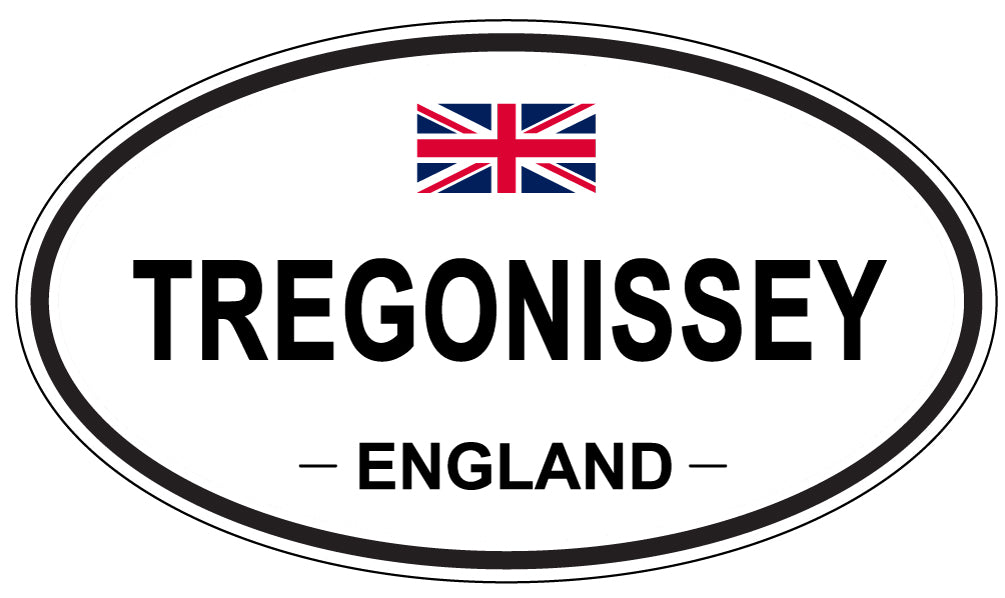 TREGONISSEY, England - Oval Magnet
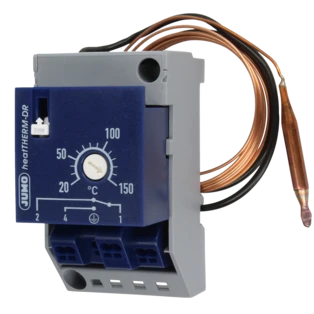 Thermostat f&uuml;r Hutschienenmontage 20 .. 150&deg;C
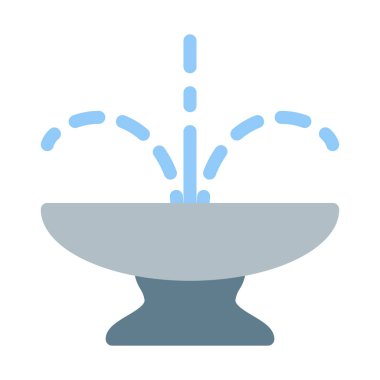 Kamu bahçe çeşmesi simgesi, basit vektör çizim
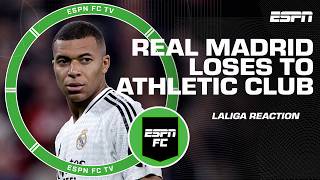 Athletic Club vs Real Madrid Reaction Mbappe is ‘drowning under the pressure’ – Burley  ESPN FC [upl. by Adnoraj]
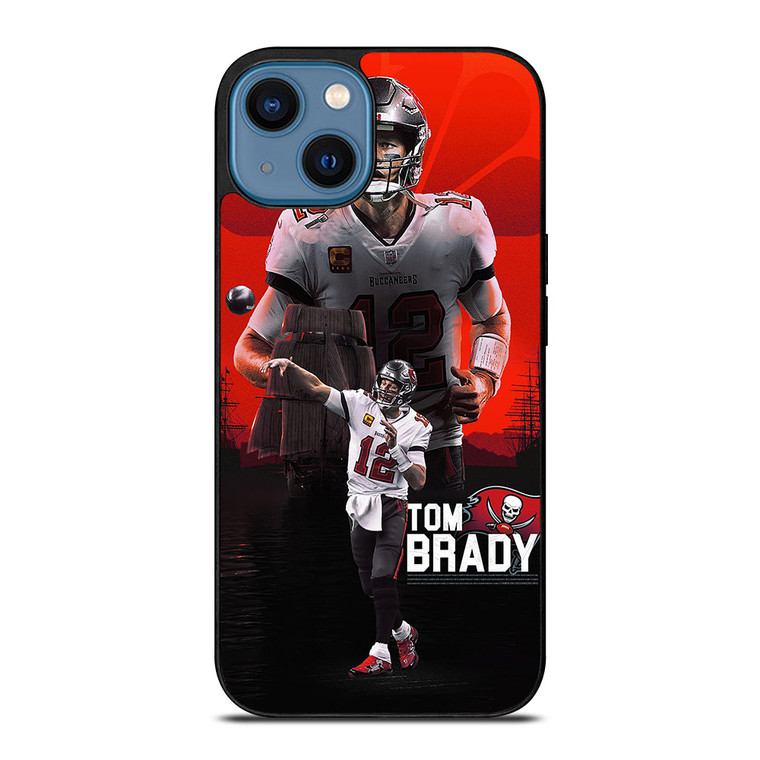 TOM BRADY TAMPA BAY BUCCANEERS iPhone 14 Case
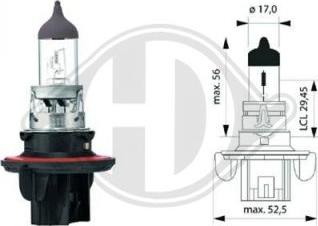Diederichs LID10023 - Лампа накаливания, противотуманная фара autosila-amz.com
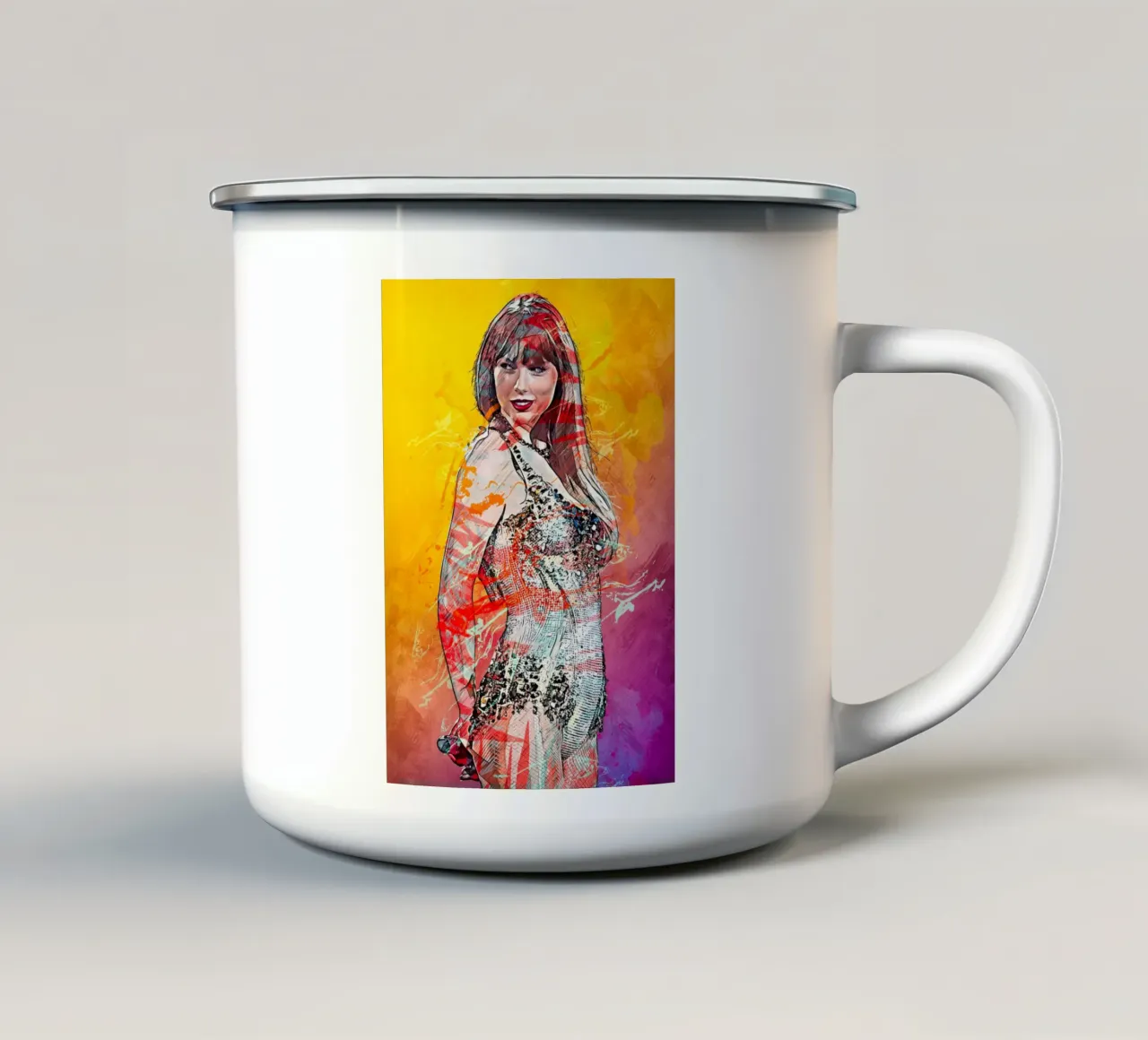 taylor swift eras tour emaille mok van tenten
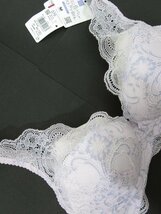 【送料込】 新品タグ付き！Wacoal ワコール ブラジャー パープル 紫 重力に負けないバストケアBra ノンワイヤーブラ BRA184 sizeD70/958042_画像3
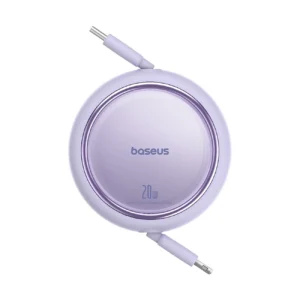 Baseus Free2Pull Cable Retractable USB-C / Lightning 20W 1m – Purple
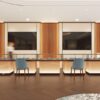 luxury jewelry boutique interior with custom jewelry display cabinets
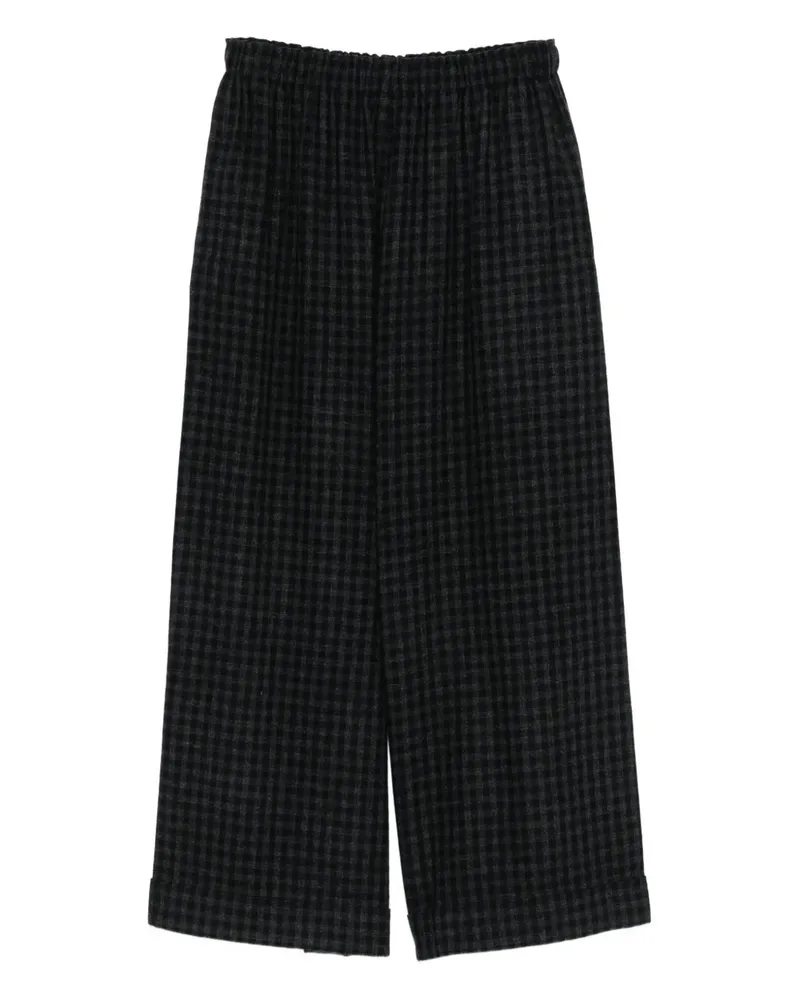 Daniela Gregis Hose mit Vichy-Karo - Grau Grau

•••••

* [How to complete this task]: Format the rows above as a Markdown table with the columns Line and Text, numbering each row in order and skipping any blank lines. Omit the pictures and keep only the words of each row.

* [Task output]:
| Line | Text |
|---|---|
| 1 |  TREGONISSEY, England - Oval Magnet |
| 2 |  Thermostat f&uuml;r Hutschienenmontage 20 .. 150&deg;C |
| 3 |  Kamu bahçe çeşmesi simgesi, basit vektör çizim |
| 4 |  Athletic Club vs Real Madrid Reaction Mbappe is ‘drowning under the pressure’ – Burley  ESPN FC [upl. by Adnoraj] |
| 5 |  TOM BRADY TAMPA BAY BUCCANEERS iPhone 14 Case |
| 6 | Diederichs LID10023 - Лампа накаливания, противотуманная фара autosila-amz.com |
| 7 |  taylor swift eras tour emaille mok van tenten |
| 8 |  【送料込】 新品タグ付き！Wacoal ワコール ブラジャー パープル 紫 重力に負けないバストケアBra ノンワイヤーブラ BRA184 sizeD70/958042_画像3 |
| 9 |  Baseus Free2Pull Cable Retractable USB-C / Lightning 20W 1m – Purple |
| 10 |  luxury jewelry boutique interior with custom jewelry display cabinets |
| 11 |  Daniela Gregis Hose mit Vichy-Karo - Grau Grau |